Tiendas de moda, restaurantes, jugueterías… En solo una semana, emblemáticas cadenas han anunciado cierres en el Reino Unido; Internet está detrás de la grave crisis del sector minorista.

Los comercios y negocios de las principales calles del Reino Unido están en crisis. En solo una semana han coincidido varios anuncios que dan cuenta de la gravedad del momento: las tiendas de juguetes Toys’R’Us y las del minorista de productos electrónicos Maplin están al borde de la quiebra y la cadena de moda New Look ha decidido echar el cierre a varios de sus establecimientos, idéntico destino que vivirán algunos restaurantes de enseñas tan populares en tierras británicas como Jamie Oliver y Prezzo. Pero el panorama a corto plazo no es mucho mejor. Los expertos sostienen que los minoristas se encuentran en medio de «la tormenta perfecta» y vaticinan nuevos cierres para este ejercicio. Hay muchos factores que explican la coyuntura pero uno destaca sobre todos: las compras por Internet.

 Mientras las principales calles del Reino Unido ven languidecer sus negocios, el universo Internet se desata y páginas como la de Amazon crecen sin descanso. La estadística es contundente: el crecimiento total de las ventas minoristas es muy débil, pues ha pasado de elevarse un 4,7 % en el 2017 a solo un 1,9 % el año pasado. Mientras, el comercio online se dispara. «Esta coyuntura ha sido un problema real para los minoristas de las calles principales del Reino Unido y ha acelerado el declive de algunos», expone Samuel Tombs, economista de Pantheon Macroeconomics.

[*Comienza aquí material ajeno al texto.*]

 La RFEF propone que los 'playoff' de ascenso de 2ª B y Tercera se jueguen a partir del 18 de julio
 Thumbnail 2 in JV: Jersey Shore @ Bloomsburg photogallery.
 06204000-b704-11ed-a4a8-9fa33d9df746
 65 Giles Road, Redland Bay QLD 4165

Esta tendencia a la baja ha hecho que cadenas asentadas en la isla como John Lewis y Debenhams activen nuevos eventos en sus establecimientos, diseñando «experiencias únicas» para atraer a los reacios compradores, una política impensable hace pocos años. «Si las tiendas no logran valor, conveniencia o experiencias, tendrán problemas», sostiene Paul Martin, jefe de ventas minoristas del Reino Unido en KPMG.

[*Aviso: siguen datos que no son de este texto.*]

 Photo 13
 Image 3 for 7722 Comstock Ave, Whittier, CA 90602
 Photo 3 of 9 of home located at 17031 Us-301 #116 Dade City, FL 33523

A esta dinámica hay que unir una caída del valor de la libra cercana al 15 % desde que se conoció la victoria del brexit en el referendo, sumada además a un repunte de la inflación de más del 3 %, muy por encima del objetivo del 2 % fijado por el Banco de Inglaterra. Y a la subida del IPC hay que añadir el aumento del salario mínimo nacional cada año y la del impuesto sobre bienes inmuebles (IBI) este mes de abril. Los minoristas pagarán 2.000 millones de libras adicionales (unos 2.257 millones de euros) en los próximos tres años en comparación con los últimos tres.

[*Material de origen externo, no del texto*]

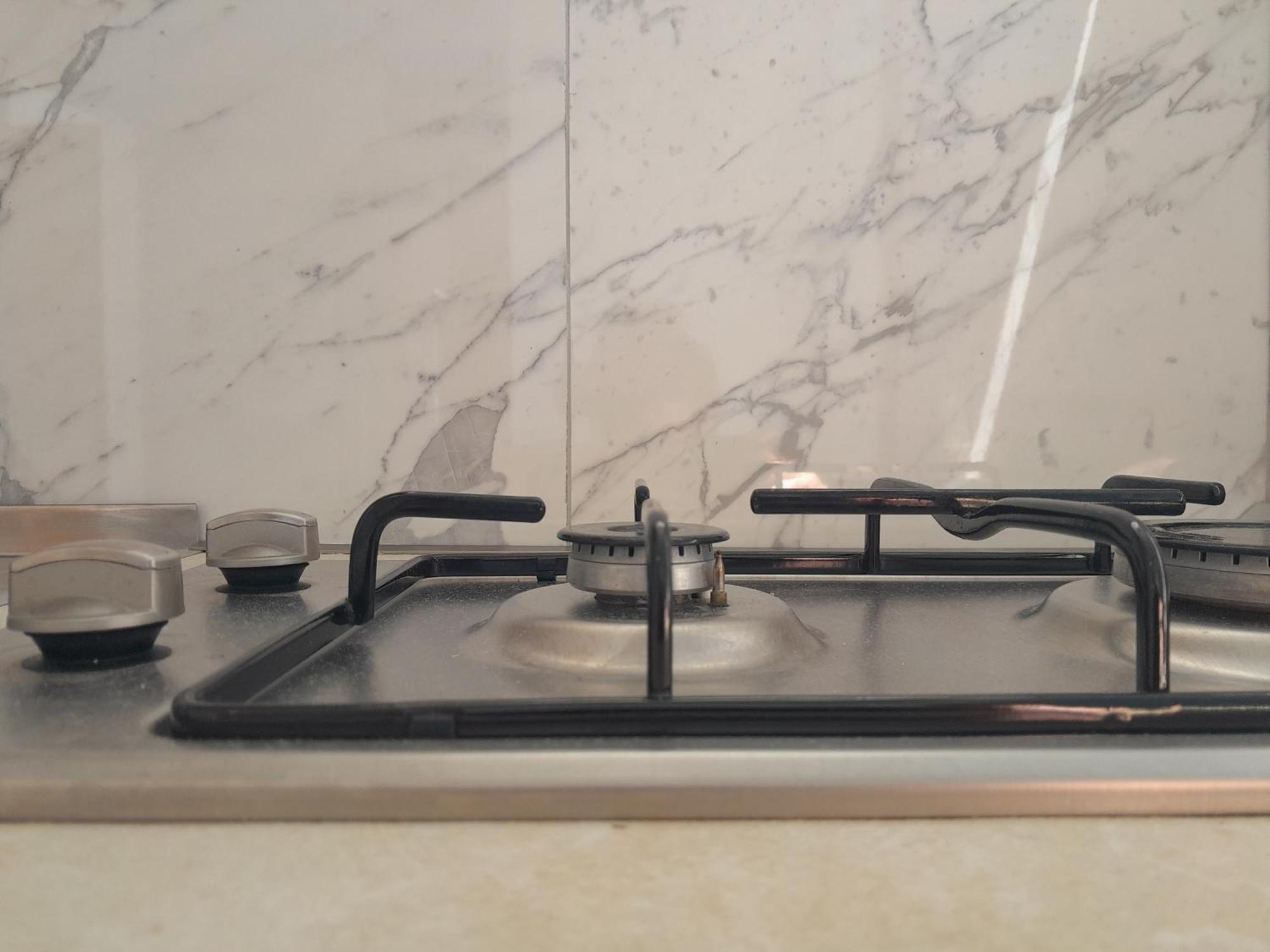 Apartmani Urlic Sreser Quarto foto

Así las cosas, es cada vez más evidente que muchos minoristas no pueden permitirse tener tiendas que operen con un rendimiento comercial bajo. Según los informes de esta semana, la cadena de ropa New Look cerrará hasta 60 de sus 600 tiendas en el Reino Unido, ya que continúa luchando contra sus enormes deudas, y la cadena de hamburguesas Byron cerrará hasta 20 de sus puntos de venta como parte de un plan de rescate.